===== DATA FOR THIS TASK =====

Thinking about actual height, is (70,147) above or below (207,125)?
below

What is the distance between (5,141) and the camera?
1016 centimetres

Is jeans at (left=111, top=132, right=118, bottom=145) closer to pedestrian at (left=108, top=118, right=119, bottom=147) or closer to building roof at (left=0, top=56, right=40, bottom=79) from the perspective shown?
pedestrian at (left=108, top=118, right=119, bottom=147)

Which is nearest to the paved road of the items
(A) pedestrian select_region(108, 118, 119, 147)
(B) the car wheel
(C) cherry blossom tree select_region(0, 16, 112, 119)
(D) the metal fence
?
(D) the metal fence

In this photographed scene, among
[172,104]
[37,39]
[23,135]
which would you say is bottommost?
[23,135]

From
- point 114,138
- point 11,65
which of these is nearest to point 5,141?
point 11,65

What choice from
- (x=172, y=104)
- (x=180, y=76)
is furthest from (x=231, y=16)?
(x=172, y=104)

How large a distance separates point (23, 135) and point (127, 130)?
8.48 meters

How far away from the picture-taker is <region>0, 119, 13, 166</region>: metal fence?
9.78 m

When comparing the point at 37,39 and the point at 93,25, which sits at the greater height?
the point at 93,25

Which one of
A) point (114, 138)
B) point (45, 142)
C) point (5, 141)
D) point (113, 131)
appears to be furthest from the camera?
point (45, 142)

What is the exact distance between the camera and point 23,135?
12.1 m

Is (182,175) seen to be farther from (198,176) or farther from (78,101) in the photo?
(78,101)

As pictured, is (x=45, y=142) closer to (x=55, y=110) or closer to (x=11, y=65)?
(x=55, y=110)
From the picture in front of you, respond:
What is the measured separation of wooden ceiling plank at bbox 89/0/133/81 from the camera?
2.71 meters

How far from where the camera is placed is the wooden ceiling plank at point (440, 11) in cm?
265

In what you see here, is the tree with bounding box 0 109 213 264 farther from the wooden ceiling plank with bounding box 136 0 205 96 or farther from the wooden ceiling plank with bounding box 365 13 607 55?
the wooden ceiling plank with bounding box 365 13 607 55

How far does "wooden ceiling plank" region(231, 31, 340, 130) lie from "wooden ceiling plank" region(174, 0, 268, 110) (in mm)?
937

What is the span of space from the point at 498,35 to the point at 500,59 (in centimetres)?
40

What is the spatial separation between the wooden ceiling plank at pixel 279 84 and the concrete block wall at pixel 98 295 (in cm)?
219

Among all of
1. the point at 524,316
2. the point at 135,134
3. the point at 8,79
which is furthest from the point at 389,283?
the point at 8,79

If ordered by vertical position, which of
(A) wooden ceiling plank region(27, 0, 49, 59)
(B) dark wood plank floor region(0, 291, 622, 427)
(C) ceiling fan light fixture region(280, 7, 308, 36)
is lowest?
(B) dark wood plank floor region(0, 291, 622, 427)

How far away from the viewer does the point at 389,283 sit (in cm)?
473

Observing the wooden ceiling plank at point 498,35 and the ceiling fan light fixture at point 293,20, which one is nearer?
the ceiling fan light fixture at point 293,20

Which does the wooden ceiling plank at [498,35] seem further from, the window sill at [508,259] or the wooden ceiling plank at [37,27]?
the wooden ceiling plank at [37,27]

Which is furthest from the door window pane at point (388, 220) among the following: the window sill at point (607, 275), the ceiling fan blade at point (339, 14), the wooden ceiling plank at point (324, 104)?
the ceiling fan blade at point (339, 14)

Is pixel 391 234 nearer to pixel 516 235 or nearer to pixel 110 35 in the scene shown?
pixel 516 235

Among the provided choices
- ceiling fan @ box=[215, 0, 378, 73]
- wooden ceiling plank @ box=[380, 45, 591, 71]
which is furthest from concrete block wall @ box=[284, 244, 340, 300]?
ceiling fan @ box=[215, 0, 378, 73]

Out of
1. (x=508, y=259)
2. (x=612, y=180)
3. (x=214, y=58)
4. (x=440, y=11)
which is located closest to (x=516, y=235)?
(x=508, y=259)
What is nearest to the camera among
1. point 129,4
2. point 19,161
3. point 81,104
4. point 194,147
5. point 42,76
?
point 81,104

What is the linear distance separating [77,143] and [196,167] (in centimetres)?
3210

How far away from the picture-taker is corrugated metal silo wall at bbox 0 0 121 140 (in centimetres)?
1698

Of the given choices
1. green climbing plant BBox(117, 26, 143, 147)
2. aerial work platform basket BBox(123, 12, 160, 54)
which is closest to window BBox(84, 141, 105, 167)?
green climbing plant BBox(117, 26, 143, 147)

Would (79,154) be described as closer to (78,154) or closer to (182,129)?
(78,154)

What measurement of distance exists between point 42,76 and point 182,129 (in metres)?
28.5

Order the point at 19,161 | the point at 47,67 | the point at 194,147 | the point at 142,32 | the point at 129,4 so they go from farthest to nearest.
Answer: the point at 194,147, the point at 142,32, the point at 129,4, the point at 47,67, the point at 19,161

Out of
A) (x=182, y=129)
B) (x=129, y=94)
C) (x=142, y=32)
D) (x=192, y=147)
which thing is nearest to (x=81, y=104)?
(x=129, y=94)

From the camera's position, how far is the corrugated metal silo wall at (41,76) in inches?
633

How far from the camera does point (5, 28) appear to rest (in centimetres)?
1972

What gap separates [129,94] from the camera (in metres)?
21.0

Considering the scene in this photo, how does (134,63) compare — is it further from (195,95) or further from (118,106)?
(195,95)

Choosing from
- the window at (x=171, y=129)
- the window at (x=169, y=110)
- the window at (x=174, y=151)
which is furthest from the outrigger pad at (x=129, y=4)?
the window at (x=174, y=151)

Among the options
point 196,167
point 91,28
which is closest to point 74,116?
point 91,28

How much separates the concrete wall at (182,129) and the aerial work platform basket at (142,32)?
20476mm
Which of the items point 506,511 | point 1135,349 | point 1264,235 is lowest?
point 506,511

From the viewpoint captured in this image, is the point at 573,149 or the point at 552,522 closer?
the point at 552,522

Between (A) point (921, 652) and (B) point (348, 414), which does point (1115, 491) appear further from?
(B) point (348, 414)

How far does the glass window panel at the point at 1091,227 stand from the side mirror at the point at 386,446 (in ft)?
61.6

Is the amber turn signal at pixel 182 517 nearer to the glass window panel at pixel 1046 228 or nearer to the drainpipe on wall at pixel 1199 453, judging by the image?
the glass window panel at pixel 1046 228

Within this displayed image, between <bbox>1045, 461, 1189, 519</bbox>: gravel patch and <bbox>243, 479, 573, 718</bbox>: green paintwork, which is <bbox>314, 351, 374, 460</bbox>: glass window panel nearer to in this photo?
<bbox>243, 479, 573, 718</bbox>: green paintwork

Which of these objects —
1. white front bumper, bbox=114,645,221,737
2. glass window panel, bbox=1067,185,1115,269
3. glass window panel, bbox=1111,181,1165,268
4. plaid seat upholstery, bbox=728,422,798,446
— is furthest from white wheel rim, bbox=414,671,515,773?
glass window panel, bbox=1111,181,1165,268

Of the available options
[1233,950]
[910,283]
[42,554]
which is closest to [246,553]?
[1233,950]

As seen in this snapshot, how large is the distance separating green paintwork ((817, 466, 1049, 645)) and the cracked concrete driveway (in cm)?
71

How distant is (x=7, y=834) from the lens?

=====

▸ **PROBLEM STATEMENT**
Copy out every entry above with "camera" changed to "viewer" wherever it occurs, leaving everything else as it is.

▸ **WRITTEN REPLY**
Thinking about actual height, is (70,147) above or below (207,125)?
below

What is the distance between (5,141) and the viewer?
1016 centimetres

Is jeans at (left=111, top=132, right=118, bottom=145) closer to pedestrian at (left=108, top=118, right=119, bottom=147) or closer to building roof at (left=0, top=56, right=40, bottom=79) from the perspective shown?
pedestrian at (left=108, top=118, right=119, bottom=147)

Which is nearest to the paved road of the items
(A) pedestrian select_region(108, 118, 119, 147)
(B) the car wheel
(C) cherry blossom tree select_region(0, 16, 112, 119)
(D) the metal fence
?
(D) the metal fence

In this photographed scene, among
[172,104]
[37,39]
[23,135]
which would you say is bottommost?
[23,135]

From
- point 114,138
- point 11,65
which of these is nearest to point 5,141?
point 11,65

What choice from
- (x=172, y=104)
- (x=180, y=76)
is furthest from (x=231, y=16)?
(x=172, y=104)

How large a distance separates point (23, 135) and point (127, 130)?
8.48 meters

How far away from the picture-taker is <region>0, 119, 13, 166</region>: metal fence?
9.78 m

When comparing the point at 37,39 and the point at 93,25, which sits at the greater height?
the point at 93,25

Which one of
A) point (114, 138)
B) point (45, 142)
C) point (5, 141)
D) point (113, 131)
appears to be furthest from the viewer?
point (45, 142)

What is the exact distance between the viewer and point 23,135?
12.1 m

Is (182,175) seen to be farther from (198,176) or farther from (78,101) in the photo?
(78,101)

As pictured, is (x=45, y=142) closer to (x=55, y=110) or closer to (x=11, y=65)?
(x=55, y=110)
From the picture in front of you, respond:
What is the measured separation of wooden ceiling plank at bbox 89/0/133/81 from the viewer?
2.71 meters

How far from where the viewer is placed is the wooden ceiling plank at point (440, 11) in cm?
265

In what you see here, is the tree with bounding box 0 109 213 264 farther from the wooden ceiling plank with bounding box 136 0 205 96 or farther from the wooden ceiling plank with bounding box 365 13 607 55?
the wooden ceiling plank with bounding box 365 13 607 55

How far does "wooden ceiling plank" region(231, 31, 340, 130) lie from "wooden ceiling plank" region(174, 0, 268, 110) (in mm)?
937

What is the span of space from the point at 498,35 to the point at 500,59 (in centimetres)?
40

What is the spatial separation between the wooden ceiling plank at pixel 279 84 and the concrete block wall at pixel 98 295 (in cm)?
219

Among all of
1. the point at 524,316
2. the point at 135,134
3. the point at 8,79
which is furthest from the point at 389,283?
the point at 8,79

If ordered by vertical position, which of
(A) wooden ceiling plank region(27, 0, 49, 59)
(B) dark wood plank floor region(0, 291, 622, 427)
(C) ceiling fan light fixture region(280, 7, 308, 36)
is lowest?
(B) dark wood plank floor region(0, 291, 622, 427)

How far away from the viewer does the point at 389,283 sit (in cm)?
473

Observing the wooden ceiling plank at point 498,35 and the ceiling fan light fixture at point 293,20, which one is nearer?
the ceiling fan light fixture at point 293,20

Which does the wooden ceiling plank at [498,35] seem further from, the window sill at [508,259] or the wooden ceiling plank at [37,27]?
the wooden ceiling plank at [37,27]

Which is furthest from the door window pane at point (388, 220) among the following: the window sill at point (607, 275), the ceiling fan blade at point (339, 14), the wooden ceiling plank at point (324, 104)?
the ceiling fan blade at point (339, 14)

Is pixel 391 234 nearer to pixel 516 235 or nearer to pixel 110 35 in the scene shown?
pixel 516 235

Among the provided choices
- ceiling fan @ box=[215, 0, 378, 73]
- wooden ceiling plank @ box=[380, 45, 591, 71]
which is furthest from concrete block wall @ box=[284, 244, 340, 300]?
ceiling fan @ box=[215, 0, 378, 73]

Out of
1. (x=508, y=259)
2. (x=612, y=180)
3. (x=214, y=58)
4. (x=440, y=11)
which is located closest to (x=516, y=235)?
(x=508, y=259)
What is nearest to the viewer among
1. point 129,4
2. point 19,161
3. point 81,104
4. point 194,147
5. point 42,76
?
point 81,104

What is the linear distance separating [77,143] and [196,167] (in centimetres)?
3210

How far away from the picture-taker is corrugated metal silo wall at bbox 0 0 121 140 (in centimetres)?
1698

Of the given choices
1. green climbing plant BBox(117, 26, 143, 147)
2. aerial work platform basket BBox(123, 12, 160, 54)
which is closest to window BBox(84, 141, 105, 167)?
green climbing plant BBox(117, 26, 143, 147)

Would (79,154) be described as closer to (78,154) or closer to (182,129)?
(78,154)

What measurement of distance exists between point 42,76 and point 182,129 (in metres)?
28.5

Order the point at 19,161 | the point at 47,67 | the point at 194,147 | the point at 142,32 | the point at 129,4 so they go from farthest to nearest.
Answer: the point at 194,147, the point at 142,32, the point at 129,4, the point at 47,67, the point at 19,161

Out of
A) (x=182, y=129)
B) (x=129, y=94)
C) (x=142, y=32)
D) (x=192, y=147)
which thing is nearest to (x=81, y=104)?
(x=129, y=94)

From the viewer's position, how far is the corrugated metal silo wall at (41,76) in inches?
633

How far from the viewer does point (5, 28) appear to rest (in centimetres)?
1972

What gap separates [129,94] from the viewer (in metres)?
21.0

Considering the scene in this photo, how does (134,63) compare — is it further from (195,95) or further from (118,106)?
(195,95)

Choosing from
- the window at (x=171, y=129)
- the window at (x=169, y=110)
- the window at (x=174, y=151)
which is furthest from the outrigger pad at (x=129, y=4)?
the window at (x=174, y=151)

Among the options
point 196,167
point 91,28
which is closest to point 74,116?
point 91,28

How much separates the concrete wall at (182,129) and the aerial work platform basket at (142,32)?
20476mm
Which of the items point 506,511 | point 1135,349 | point 1264,235 is lowest?
point 506,511

From the viewpoint captured in this image, is the point at 573,149 or the point at 552,522 closer?
the point at 552,522

Between (A) point (921, 652) and (B) point (348, 414), which does point (1115, 491) appear further from?
(B) point (348, 414)

How far does the glass window panel at the point at 1091,227 stand from the side mirror at the point at 386,446 (in ft)?
61.6

Is the amber turn signal at pixel 182 517 nearer to the glass window panel at pixel 1046 228 or nearer to the drainpipe on wall at pixel 1199 453, judging by the image?
the glass window panel at pixel 1046 228

Within this displayed image, between <bbox>1045, 461, 1189, 519</bbox>: gravel patch and <bbox>243, 479, 573, 718</bbox>: green paintwork, which is <bbox>314, 351, 374, 460</bbox>: glass window panel nearer to in this photo?
<bbox>243, 479, 573, 718</bbox>: green paintwork

Which of these objects —
1. white front bumper, bbox=114,645,221,737
2. glass window panel, bbox=1067,185,1115,269
3. glass window panel, bbox=1111,181,1165,268
4. plaid seat upholstery, bbox=728,422,798,446
— is furthest from white wheel rim, bbox=414,671,515,773?
glass window panel, bbox=1111,181,1165,268

Of the available options
[1233,950]
[910,283]
[42,554]
which is closest to [246,553]?
[1233,950]

As seen in this snapshot, how large is the distance separating green paintwork ((817, 466, 1049, 645)) and the cracked concrete driveway (in cm)?
71

How distant is (x=7, y=834) from the lens?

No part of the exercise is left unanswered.